In its widely talked about State of Marketing Report, Salesforce that just over half (51%) of marketers are using AI in one form or another, while another quarter plan to test it over the next two years. A smaller study of over 500 search, content, and digital marketers by BrightEdge that just 4% have implemented AI (that’s not a typo).
Nov 25, 1996 - Library of Congress Cataloging-in-Publication Data. Negnevitsky, Michael. Artificial intelligence: a guide to intelligent systems/Michael. Foundation Of Artificial Intelligence And Expert Systems. Janakiraman, K. You save: ₹255.50.
Salesforce, which reports one in two marketers is using AI, or BrightEdge, which puts the number at one in 25? Matlab r2009a license file. The answer may be “neither.” That’s because many marketers (and business leaders as a whole) are confused about which technologies are genuinely AI-powered and which simply rely on advanced algorithms and analytics. As Luis Perez-Breva, head of MIT’s Innovation Teams Program and research scientist at MIT School of Engineering, explains, “Most of what the retail industry refers to as artificial intelligence isn’t AI.” He says many “confuse analyzing large amounts of data and profiling customers for artificial intelligence. Throwing data at machines doesn’t make machines (or anyone) smarter.” Rather, AI’s promise is what is often called relevance at scale. It’s the ability of machines to crunch massive datasets and data lakes – structured and unstructured data – and optimize decision-making in a way that algorithm-enabled humans cannot achieve. Perhaps most importantly, in an AI-enabled system the machine learns and improves without human input.

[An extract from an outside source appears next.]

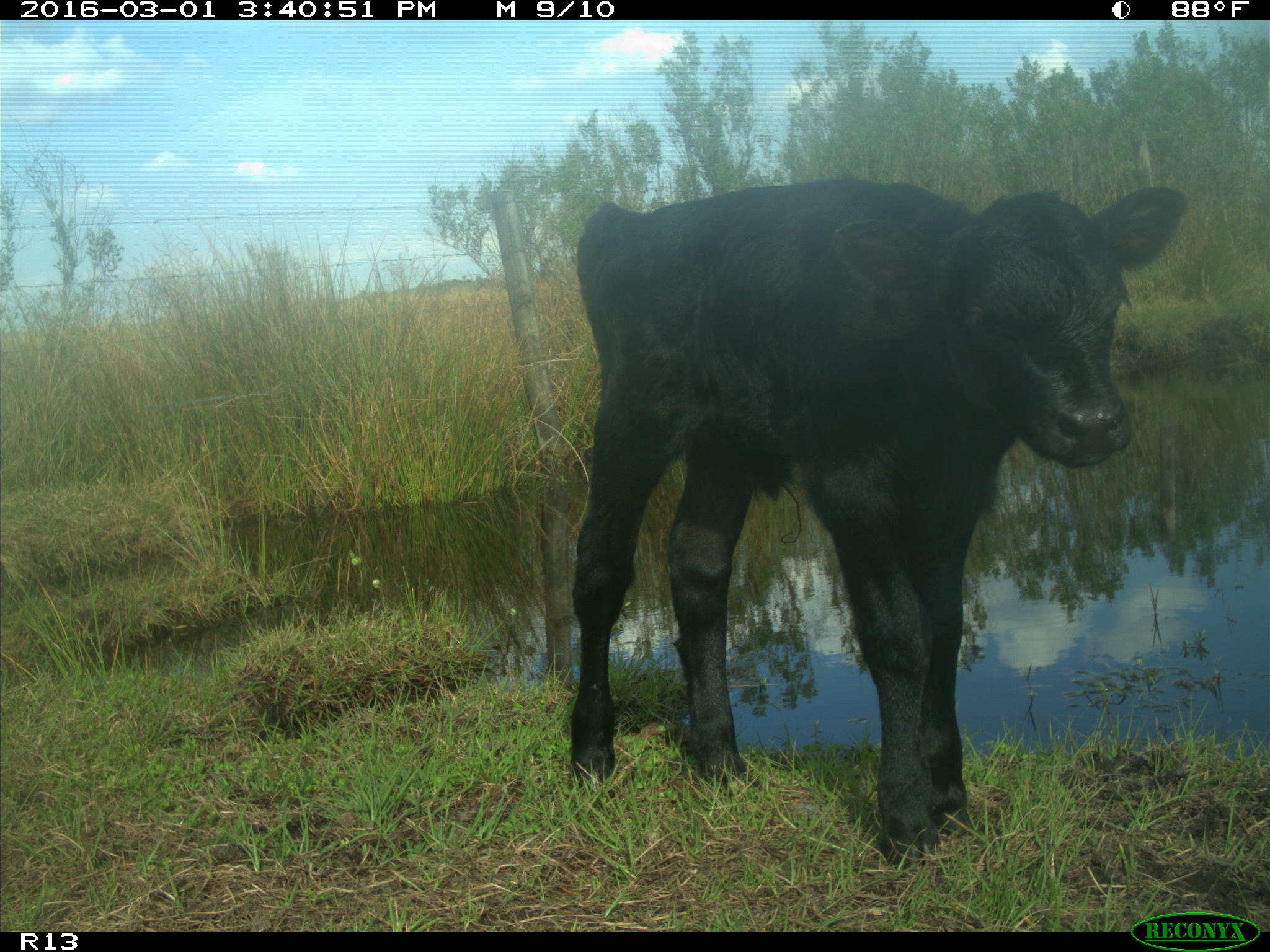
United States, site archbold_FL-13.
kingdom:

Rather than ask, “How many marketers are using AI?,” the more apt question may be, “What are you doing with it?” Let’s examine some of the ways companies are using AI-led initiatives to make the most of AI’s promise.
HANDPICKED RELATED CONTENT: • • Using AI for personalization Marketers have long practiced personalization in content marketing, developing over time more sophisticated ways of personalizing the customer journey – whether through marketing automation and or using programmatic advertising to support our content path. The idea is that as we learn more about our customer or prospect and fill in information about that person’s needs, budgets, and interests, we can create unique, personalized experiences that educate and delight the person. Now we are entering the era of hyper-personalization: the ability to personalize not just by, profile, or the trail of breadcrumbs people leave on your site, but by a massive set of user details and signals, analyzed and made actionable by machines. The is the most talked about application of AI-led personalization, but most examples you read about don’t really fit the definition of AI they’re just really good. The examples that seem to cross over – from algorithm-driven personalization to AI-driven personalization – are those in which the AI sifts through data from multiple channels and sources, learning which signals matter in which circumstances and evolving its approach over time.